WASHINGTON

Ten years ago today, one of my Yale senior essay students, Suzanne Jovin, was stabbed and left for dead on a street corner four blocks from where I was living in New Haven. The investigation into her murder became a circus. Yale and the New Haven Police publicly labeled me a suspect in the crime, only to be forced to admit years later that I wasn’t really a suspect and that DNA, fingerprints, a suspicious van seen at the crime, a man seen running from the scene (confirmed as not me) and a complete lack of motive all excluded me.

In the last 12 months of the now 10-year-old investigation, the team of retired detectives handling the cold case has made two curious public pleas for assistance:

¶ Information regarding who Jovin had borrowed books from the day of her death;

¶ Identification of a man seen running into bushes near the crime scene on Whitney Avenue around the time of her murder (seemingly to avoid being seen).

The first very likely has nothing to do with her murder, though whoever it was perhaps should indeed be discerned and cleared. There is no connection necessarily between the books and the crime.

The second is vitally important, except for the fact that these investigators asked residents of the community to try to identify a man from a police sketch 10 years after the event. Even if someone thought it looked like someone he or she recognizes (10 years ago), no legal case could likely be made against the person.

It is disappointing that investigators would first ask people to look at a sketch of a person seen 10 years ago (in a neighborhood which has likely turned over at least once) to try to make identification, rather than perform all DNA testing possible on the evidence at hand. Further still, of course, if the police ever expect to make an arrest, they will require a forensic link, not an eyewitness claim 10 years after the fact.
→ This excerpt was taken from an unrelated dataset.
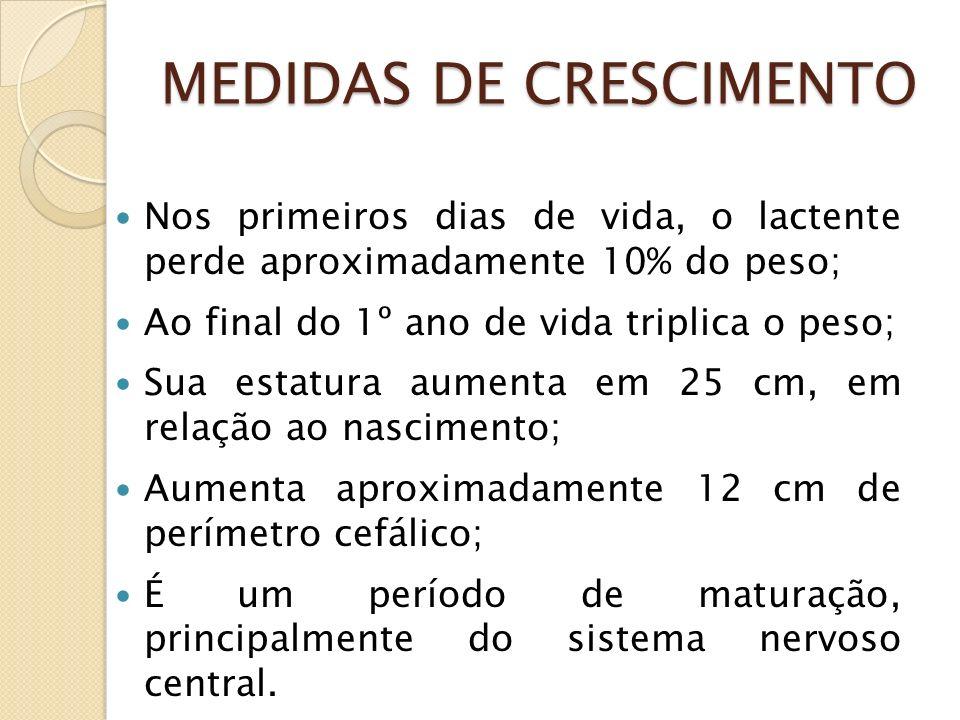 MEDIDAS DE CRESCIMENTO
The only hope is strong DNA and forensic testing.

Since 2004, I have been advocating one simple, cutting-edge forensic test that could very well solve the case. It would be definitive and conclusive.
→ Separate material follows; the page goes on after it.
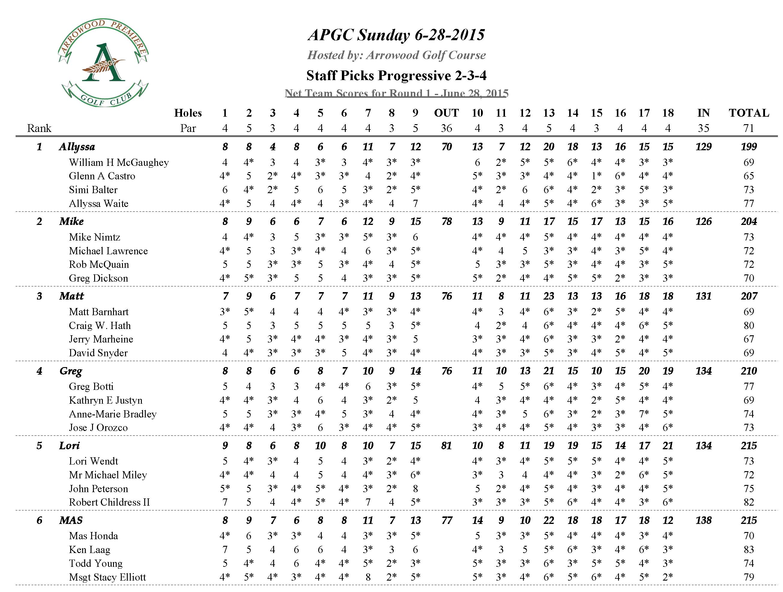 APGC 6-28-15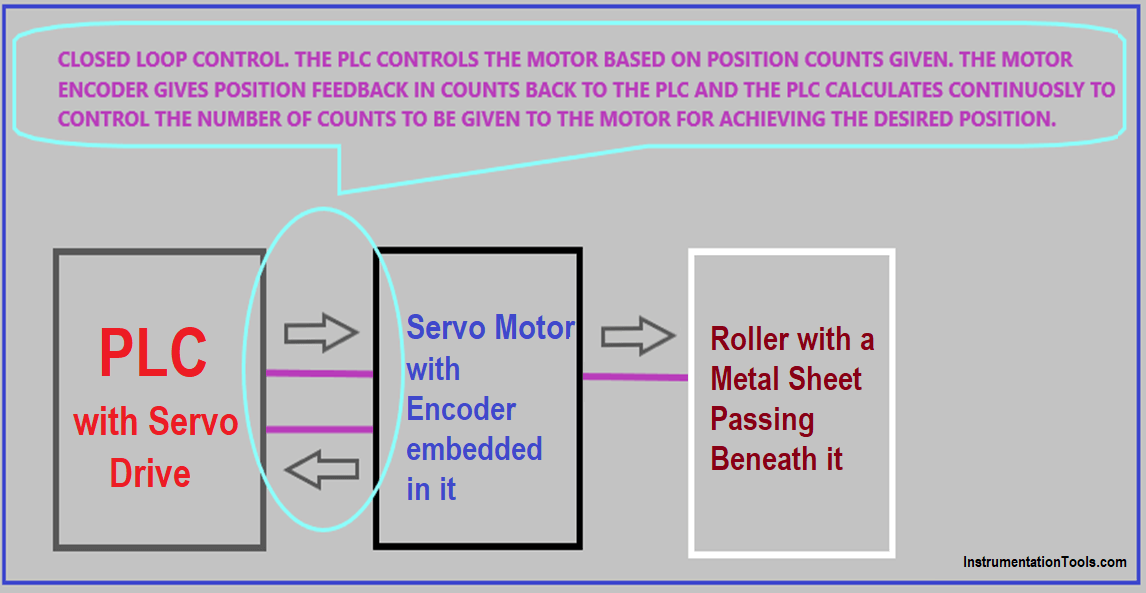Basics of Motion Controllers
A soda bottle found at the crime scene had both Suzanne’s fingerprint on it and an unidentified palm print. That palm print is deeply suspicious. Whoever that person is, he or she is absolutely someone who needs to be investigated. The same applies to the DNA under Suzanne’s fingernails. But if the two pieces of evidence share the same DNA, it absolutely is the perpetrator.

A match cannot be innocent because, unless the facts are wrong, there is only one extremely unlikely explanation for how an innocent person’s DNA could be both under her fingernail and on the soda bottle. An innocent friend could not have given Suzanne the soda — someone, say, who she also scraped earlier that day — since Suzanne did not have the soda with her at 9:25 that evening. We know this because an eyewitness claims she had no such soda at 9:25.

Assuming Suzanne did in fact go to Krauzner’s convenience store on York Street (the only place where such soda was sold on campus and right on her route home after visiting Phelps Gate, where she was seen last), the only conceivable “innocent” contact who could have placed his or her DNA both on the soda bottle and underneath her fingernail is a Krauzner’s employee who stocked the soda bottle and somehow was also scraped by Suzanne’s fingernail that evening when she visited. Beyond that extremely unlikely scenario, if the two DNA samples match, the case is solved — absent a name.

There are additional forensic tests that could be performed but which have not been. The DNA found in the blood under her fingernails contained a rare marker. Although it may be hard to make a DNA match, if the marker is found in a database, it may lead to the killer as well. A search for the marker, I understand, would require a manual keyboard search. But this search has not been done to date. Such a search should be performed, not only in Connecticut databases, but also in national databases.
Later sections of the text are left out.